### DATA FOR THE TASK
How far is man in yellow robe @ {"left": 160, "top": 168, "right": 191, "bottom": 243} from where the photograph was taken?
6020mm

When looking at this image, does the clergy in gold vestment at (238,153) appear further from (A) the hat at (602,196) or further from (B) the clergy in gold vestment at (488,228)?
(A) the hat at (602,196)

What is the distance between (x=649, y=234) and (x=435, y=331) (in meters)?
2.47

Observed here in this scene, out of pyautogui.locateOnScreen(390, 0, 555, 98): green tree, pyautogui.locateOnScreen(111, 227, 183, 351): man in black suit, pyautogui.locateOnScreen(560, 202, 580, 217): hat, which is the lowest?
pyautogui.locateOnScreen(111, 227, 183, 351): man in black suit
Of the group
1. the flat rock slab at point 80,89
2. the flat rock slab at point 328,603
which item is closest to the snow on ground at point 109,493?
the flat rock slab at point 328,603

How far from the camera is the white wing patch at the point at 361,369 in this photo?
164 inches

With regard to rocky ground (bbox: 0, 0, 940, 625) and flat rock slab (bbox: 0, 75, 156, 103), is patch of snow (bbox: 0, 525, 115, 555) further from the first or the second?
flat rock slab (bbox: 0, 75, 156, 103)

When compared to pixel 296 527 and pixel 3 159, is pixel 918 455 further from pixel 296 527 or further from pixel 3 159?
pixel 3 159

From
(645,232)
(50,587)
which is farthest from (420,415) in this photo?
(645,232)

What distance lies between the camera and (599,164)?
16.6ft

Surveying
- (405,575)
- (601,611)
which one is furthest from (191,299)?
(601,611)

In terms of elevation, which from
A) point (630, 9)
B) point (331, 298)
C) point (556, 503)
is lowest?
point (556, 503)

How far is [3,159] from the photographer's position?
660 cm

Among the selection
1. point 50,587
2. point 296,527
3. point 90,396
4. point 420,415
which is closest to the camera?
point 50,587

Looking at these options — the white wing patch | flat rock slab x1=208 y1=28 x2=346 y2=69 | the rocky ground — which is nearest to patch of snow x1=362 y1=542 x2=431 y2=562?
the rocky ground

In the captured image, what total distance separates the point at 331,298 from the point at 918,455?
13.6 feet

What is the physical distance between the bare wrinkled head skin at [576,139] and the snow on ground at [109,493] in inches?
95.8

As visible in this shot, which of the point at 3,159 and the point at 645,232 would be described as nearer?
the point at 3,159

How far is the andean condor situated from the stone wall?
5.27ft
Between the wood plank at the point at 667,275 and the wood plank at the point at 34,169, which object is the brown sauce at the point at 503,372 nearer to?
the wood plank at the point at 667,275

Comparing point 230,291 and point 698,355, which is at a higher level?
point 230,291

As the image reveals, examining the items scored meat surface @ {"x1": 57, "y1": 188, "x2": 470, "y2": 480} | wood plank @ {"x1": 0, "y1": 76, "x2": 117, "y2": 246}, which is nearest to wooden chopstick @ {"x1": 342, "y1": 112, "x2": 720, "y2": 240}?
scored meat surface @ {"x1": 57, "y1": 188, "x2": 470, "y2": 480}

### WRITTEN REQUEST
Reproduce each record exactly, leaving nothing out.

### CORRECT ANSWER
How far is man in yellow robe @ {"left": 160, "top": 168, "right": 191, "bottom": 243} from where the photograph was taken?
6020mm

When looking at this image, does the clergy in gold vestment at (238,153) appear further from (A) the hat at (602,196) or further from (B) the clergy in gold vestment at (488,228)?
(A) the hat at (602,196)

What is the distance between (x=649, y=234) and (x=435, y=331) (in meters)?
2.47

Observed here in this scene, out of pyautogui.locateOnScreen(390, 0, 555, 98): green tree, pyautogui.locateOnScreen(111, 227, 183, 351): man in black suit, pyautogui.locateOnScreen(560, 202, 580, 217): hat, which is the lowest?
pyautogui.locateOnScreen(111, 227, 183, 351): man in black suit
Of the group
1. the flat rock slab at point 80,89
2. the flat rock slab at point 328,603
which item is closest to the snow on ground at point 109,493?
the flat rock slab at point 328,603

How far from the camera is the white wing patch at the point at 361,369 in this photo?
164 inches

With regard to rocky ground (bbox: 0, 0, 940, 625) and flat rock slab (bbox: 0, 75, 156, 103), is patch of snow (bbox: 0, 525, 115, 555) further from the first or the second?
flat rock slab (bbox: 0, 75, 156, 103)

When compared to pixel 296 527 and pixel 3 159, is pixel 918 455 further from pixel 296 527 or further from pixel 3 159?
pixel 3 159

From
(645,232)
(50,587)
which is farthest from (420,415) in this photo?
(645,232)

What distance lies between the camera and (599,164)?
16.6ft

Surveying
- (405,575)
- (601,611)
which one is furthest from (191,299)?
(601,611)

In terms of elevation, which from
A) point (630, 9)
B) point (331, 298)
C) point (556, 503)
is lowest?
point (556, 503)

How far is [3,159] from the photographer's position?
660 cm

Among the selection
1. point 50,587
2. point 296,527
3. point 90,396
4. point 420,415
which is closest to the camera?
point 50,587

Looking at these options — the white wing patch | flat rock slab x1=208 y1=28 x2=346 y2=69 | the rocky ground — which is nearest to patch of snow x1=362 y1=542 x2=431 y2=562?
the rocky ground

In the captured image, what total distance separates the point at 331,298 from the point at 918,455?
13.6 feet

What is the physical distance between the bare wrinkled head skin at [576,139] and the snow on ground at [109,493] in inches?
95.8

As visible in this shot, which of the point at 3,159 and the point at 645,232 would be described as nearer?
the point at 3,159

How far is the andean condor situated from the stone wall?
5.27ft
Between the wood plank at the point at 667,275 and the wood plank at the point at 34,169, which object is the brown sauce at the point at 503,372 nearer to?
the wood plank at the point at 667,275

Comparing point 230,291 and point 698,355, which is at a higher level?
point 230,291

As the image reveals, examining the items scored meat surface @ {"x1": 57, "y1": 188, "x2": 470, "y2": 480} | wood plank @ {"x1": 0, "y1": 76, "x2": 117, "y2": 246}, which is nearest to wooden chopstick @ {"x1": 342, "y1": 112, "x2": 720, "y2": 240}?
scored meat surface @ {"x1": 57, "y1": 188, "x2": 470, "y2": 480}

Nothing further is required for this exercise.